- Read my reviews of the previous books in the Irons and Works series.
I absolutely adored the Irons and Works series, and while it is definitely an author’s prerogative to state that a series is finished, I’m certainly not mad that Lindsey changed their mind about this one. We return to the Irons and Works tattoo shop in Fairfield, Colorado with a new artist but a lot of familiar faces. Micah and Ryan each have their share of baggage, but that doesn’t stop them from having the most epic hookup imaginable and coming to a strict no-strings-attached arrangement for future encounters. After all, no matter the attraction between them, both men have rules and limitations to their lives that don’t leave much room for a relationship.
Of course, this arrangement lasts for all of five minutes.

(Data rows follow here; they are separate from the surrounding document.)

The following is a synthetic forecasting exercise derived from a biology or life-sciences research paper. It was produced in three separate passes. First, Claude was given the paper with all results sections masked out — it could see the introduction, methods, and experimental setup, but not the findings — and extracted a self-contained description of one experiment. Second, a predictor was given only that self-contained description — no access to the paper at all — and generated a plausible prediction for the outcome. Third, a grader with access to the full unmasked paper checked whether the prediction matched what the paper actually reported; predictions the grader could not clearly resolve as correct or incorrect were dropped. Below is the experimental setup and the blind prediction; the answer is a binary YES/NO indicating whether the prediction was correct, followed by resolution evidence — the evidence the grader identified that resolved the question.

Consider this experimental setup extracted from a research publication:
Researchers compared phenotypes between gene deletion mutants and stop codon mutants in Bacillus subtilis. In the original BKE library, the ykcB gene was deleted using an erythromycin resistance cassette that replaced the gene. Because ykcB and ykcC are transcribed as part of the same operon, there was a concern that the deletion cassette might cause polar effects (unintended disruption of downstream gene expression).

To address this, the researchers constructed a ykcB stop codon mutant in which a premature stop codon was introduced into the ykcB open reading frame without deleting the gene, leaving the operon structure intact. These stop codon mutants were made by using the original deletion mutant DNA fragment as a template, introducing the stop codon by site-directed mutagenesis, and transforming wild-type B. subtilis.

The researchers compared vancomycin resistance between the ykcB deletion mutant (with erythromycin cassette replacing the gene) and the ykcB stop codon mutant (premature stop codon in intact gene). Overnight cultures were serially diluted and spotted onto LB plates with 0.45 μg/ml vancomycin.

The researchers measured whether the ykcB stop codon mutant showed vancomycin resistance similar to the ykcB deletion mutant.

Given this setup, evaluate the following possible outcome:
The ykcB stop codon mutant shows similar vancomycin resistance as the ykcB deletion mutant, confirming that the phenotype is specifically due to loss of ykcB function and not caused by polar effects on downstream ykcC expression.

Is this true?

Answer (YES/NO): YES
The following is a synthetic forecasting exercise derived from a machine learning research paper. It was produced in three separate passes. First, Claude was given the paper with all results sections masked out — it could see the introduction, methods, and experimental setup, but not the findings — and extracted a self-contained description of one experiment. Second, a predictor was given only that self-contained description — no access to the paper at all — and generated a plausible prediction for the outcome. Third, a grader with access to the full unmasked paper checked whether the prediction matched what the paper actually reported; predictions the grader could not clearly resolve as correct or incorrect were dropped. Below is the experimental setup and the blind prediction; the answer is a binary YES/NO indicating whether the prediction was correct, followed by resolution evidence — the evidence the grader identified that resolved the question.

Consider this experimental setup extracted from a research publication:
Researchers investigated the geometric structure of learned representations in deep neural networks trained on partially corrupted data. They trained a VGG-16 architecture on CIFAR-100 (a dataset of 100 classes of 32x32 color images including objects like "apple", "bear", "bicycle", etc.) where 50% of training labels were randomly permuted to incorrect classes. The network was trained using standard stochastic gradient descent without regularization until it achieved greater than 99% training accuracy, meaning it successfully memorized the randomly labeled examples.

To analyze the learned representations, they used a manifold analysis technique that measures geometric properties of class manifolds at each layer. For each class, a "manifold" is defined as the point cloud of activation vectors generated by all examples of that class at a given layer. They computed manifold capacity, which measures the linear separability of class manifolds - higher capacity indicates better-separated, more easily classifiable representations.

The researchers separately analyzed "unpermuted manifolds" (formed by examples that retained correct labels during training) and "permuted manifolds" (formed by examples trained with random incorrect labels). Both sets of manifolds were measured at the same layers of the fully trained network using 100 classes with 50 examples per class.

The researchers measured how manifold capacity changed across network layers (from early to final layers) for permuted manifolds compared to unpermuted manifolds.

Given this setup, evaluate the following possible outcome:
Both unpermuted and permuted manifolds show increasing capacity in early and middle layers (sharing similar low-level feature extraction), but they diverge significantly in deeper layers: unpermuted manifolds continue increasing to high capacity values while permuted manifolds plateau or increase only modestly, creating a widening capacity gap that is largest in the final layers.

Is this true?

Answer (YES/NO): NO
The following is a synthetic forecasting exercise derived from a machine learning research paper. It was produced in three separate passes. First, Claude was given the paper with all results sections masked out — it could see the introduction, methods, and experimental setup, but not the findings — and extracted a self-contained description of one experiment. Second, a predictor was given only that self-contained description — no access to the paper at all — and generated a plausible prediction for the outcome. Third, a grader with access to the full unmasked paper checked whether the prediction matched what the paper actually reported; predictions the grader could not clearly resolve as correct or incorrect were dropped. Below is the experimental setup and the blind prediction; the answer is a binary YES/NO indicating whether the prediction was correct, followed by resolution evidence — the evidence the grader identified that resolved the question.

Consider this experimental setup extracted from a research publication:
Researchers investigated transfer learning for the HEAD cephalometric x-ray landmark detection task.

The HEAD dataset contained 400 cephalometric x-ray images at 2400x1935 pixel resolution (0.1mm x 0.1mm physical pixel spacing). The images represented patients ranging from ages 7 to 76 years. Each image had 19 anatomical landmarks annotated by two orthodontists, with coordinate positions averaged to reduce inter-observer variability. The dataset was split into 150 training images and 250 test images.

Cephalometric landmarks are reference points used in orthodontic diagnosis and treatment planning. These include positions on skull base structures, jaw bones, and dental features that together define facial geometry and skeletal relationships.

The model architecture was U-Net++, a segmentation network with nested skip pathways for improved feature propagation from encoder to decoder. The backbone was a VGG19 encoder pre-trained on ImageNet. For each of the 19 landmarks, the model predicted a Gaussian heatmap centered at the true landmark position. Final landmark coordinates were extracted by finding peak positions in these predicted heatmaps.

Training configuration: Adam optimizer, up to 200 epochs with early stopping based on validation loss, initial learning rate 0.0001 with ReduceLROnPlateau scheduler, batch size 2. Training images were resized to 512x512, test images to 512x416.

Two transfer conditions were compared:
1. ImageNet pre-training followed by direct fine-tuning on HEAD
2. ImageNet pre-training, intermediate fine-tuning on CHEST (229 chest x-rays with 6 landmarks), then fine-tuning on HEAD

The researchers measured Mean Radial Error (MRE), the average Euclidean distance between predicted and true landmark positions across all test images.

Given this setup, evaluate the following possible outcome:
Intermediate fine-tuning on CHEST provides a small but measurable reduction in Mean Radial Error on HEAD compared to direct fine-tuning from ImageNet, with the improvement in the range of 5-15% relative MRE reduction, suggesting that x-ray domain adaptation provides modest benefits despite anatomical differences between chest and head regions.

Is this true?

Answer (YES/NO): NO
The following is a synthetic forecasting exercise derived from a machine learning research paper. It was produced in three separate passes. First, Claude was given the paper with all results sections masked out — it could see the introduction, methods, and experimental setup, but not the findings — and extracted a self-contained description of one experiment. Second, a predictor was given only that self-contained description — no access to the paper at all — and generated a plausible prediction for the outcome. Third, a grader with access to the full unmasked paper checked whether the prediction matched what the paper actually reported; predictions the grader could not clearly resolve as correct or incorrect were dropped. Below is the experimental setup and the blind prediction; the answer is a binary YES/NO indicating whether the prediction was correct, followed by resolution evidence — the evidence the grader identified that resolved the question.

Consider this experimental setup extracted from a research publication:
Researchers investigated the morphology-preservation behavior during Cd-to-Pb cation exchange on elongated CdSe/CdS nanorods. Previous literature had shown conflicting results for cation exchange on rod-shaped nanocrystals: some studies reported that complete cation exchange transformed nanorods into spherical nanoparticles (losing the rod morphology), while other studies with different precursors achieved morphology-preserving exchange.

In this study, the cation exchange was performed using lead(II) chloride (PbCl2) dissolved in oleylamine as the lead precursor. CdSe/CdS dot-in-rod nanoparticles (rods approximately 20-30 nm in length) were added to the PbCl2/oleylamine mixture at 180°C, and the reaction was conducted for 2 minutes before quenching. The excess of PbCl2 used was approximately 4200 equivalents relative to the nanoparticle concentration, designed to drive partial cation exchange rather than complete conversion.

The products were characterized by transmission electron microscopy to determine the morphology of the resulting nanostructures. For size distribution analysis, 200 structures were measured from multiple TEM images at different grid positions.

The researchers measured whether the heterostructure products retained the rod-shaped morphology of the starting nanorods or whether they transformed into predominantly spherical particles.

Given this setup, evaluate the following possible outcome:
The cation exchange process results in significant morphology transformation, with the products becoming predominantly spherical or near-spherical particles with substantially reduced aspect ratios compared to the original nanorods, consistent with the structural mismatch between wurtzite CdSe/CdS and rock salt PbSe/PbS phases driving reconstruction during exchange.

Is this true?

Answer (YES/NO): NO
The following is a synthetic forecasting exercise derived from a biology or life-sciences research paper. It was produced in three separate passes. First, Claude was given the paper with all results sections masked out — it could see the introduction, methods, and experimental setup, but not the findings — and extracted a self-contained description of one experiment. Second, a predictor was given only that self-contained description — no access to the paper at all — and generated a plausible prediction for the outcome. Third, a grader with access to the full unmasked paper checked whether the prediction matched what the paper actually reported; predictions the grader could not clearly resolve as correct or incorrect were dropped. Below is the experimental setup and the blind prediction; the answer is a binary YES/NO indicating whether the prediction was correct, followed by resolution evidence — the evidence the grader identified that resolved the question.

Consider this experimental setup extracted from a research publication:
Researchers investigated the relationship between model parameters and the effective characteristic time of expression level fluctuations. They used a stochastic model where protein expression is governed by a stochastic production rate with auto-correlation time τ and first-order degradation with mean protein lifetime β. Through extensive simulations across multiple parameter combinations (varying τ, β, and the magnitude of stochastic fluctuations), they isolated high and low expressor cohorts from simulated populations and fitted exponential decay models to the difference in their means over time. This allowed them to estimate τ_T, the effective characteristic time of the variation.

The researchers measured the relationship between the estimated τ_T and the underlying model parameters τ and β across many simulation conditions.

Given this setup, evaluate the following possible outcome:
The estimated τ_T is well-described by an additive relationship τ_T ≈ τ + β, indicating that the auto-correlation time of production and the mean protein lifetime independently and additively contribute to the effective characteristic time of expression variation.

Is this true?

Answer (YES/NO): YES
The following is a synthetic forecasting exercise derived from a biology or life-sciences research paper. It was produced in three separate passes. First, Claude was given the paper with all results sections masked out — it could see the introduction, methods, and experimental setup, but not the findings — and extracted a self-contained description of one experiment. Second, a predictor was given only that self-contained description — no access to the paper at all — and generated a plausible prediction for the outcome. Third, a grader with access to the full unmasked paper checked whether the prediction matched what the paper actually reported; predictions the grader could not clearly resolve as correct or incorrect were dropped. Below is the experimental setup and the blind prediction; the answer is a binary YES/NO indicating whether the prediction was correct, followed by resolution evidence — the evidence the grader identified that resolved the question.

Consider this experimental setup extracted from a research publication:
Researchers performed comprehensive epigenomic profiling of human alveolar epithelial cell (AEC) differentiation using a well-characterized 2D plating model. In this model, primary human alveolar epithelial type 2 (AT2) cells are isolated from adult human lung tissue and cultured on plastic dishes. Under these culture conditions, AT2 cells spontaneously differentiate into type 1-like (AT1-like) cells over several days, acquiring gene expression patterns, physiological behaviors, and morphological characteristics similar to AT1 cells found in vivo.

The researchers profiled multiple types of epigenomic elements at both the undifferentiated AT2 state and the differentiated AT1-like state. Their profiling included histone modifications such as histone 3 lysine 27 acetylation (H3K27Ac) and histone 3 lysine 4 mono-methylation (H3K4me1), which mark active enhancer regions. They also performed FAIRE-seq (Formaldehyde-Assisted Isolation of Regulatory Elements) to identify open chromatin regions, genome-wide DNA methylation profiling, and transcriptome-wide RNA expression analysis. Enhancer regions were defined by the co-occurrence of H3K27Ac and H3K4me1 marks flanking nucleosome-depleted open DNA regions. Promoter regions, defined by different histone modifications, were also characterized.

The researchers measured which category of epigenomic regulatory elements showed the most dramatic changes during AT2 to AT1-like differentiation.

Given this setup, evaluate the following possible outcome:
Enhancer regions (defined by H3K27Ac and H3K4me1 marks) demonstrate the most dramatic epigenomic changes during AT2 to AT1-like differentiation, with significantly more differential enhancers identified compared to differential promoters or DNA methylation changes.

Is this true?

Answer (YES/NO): YES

The story that unfolds is a perfect example of the relationships Lindsey does best. Neither Ryan nor Micah can “fix” each other or their lives, but it becomes clear that the men are better together than apart. They just have to get past their own ingrained patterns to get there. Luckily, Lindsey also does not write heroes that exist in a vacuum, so the men have secondary characters on hand who care enough about them to support them the best way they’re able. I especially loved that tattoo shop owner Kat gets a decent number of scenes in support of Micah, since she’s someone I don’t remember seeing much of outside of “Tony and Kat” previously.
This book could work as a stand-alone, but I highly recommend that interested readers start at the beginning of this incredible series. I was thrilled to be back, even during the moments Lindsey made me cry, and other readers should definitely check out this amazing found-family universe.